Apparent total energy intake is about 4,000 kcal per day. However, on a binge day it can be as much as 6,000 kcal and on a lean day as little as 1,000. Sugar, beef, and white flour together provide more than 50% of the total energy intake. In the wider Australian community a much more extensive range of foods contribute significantly to total energy, especially fruits, vegetables, dairy products, and whole-grain cereals [23].
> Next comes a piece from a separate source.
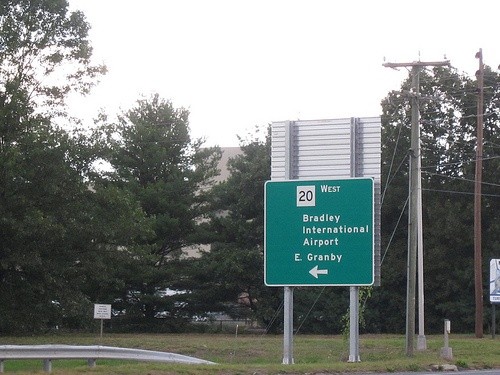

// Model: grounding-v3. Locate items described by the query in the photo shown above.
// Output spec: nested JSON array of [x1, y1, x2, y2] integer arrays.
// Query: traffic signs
[[262, 178, 375, 286]]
In summary, intakes of energy, sugar, sodium, and fat appear grossly excessive, whereas intakes of dietary fibre, unrefined carbohydrate, some minerals (magnesium, zinc, potassium, calcium ), and some vitamins (folic acid, B6, thiamine) are inadequate compared with average recommended dietary intakes for the Aboriginal community as a whole. Only three elderly Aboriginals at Junjuwa were observed to be consuming alcohol, whereas their younger counterparts were heavy consumers. Australian indigenous bush foods made up less than 20% of the elderly Aboriginals' total food intake, and, even though the Fitzroy River is nearby, they did not eat fresh fish regularly (nor did they even eat tinned or frozen fish).
Application of findings
Using RAP methodology, it was possible over a short period of time to ascertain the major nutritional problems in an Aboriginal Australian elderly community. The results of this study are of particular relevance to nutrition-education programmes in these communities. A significant reduction in the consumption of total fat could be achieved by choosing leaner cuts of meat and removing visible fat, as well as by increasing fish consumption. A dramatic reduction in refined carbohydrate could be achieved by reducing the consumption of sugar per se and increasing the consumption of unrefined carbohydrate and fibre in the form of fruits, vegetables, whole-grain cereals, nuts, and pulses. Aboriginals should also be encouraged to continue eating bush foods. More research is required on the impact of binge eating on the health of these individuals.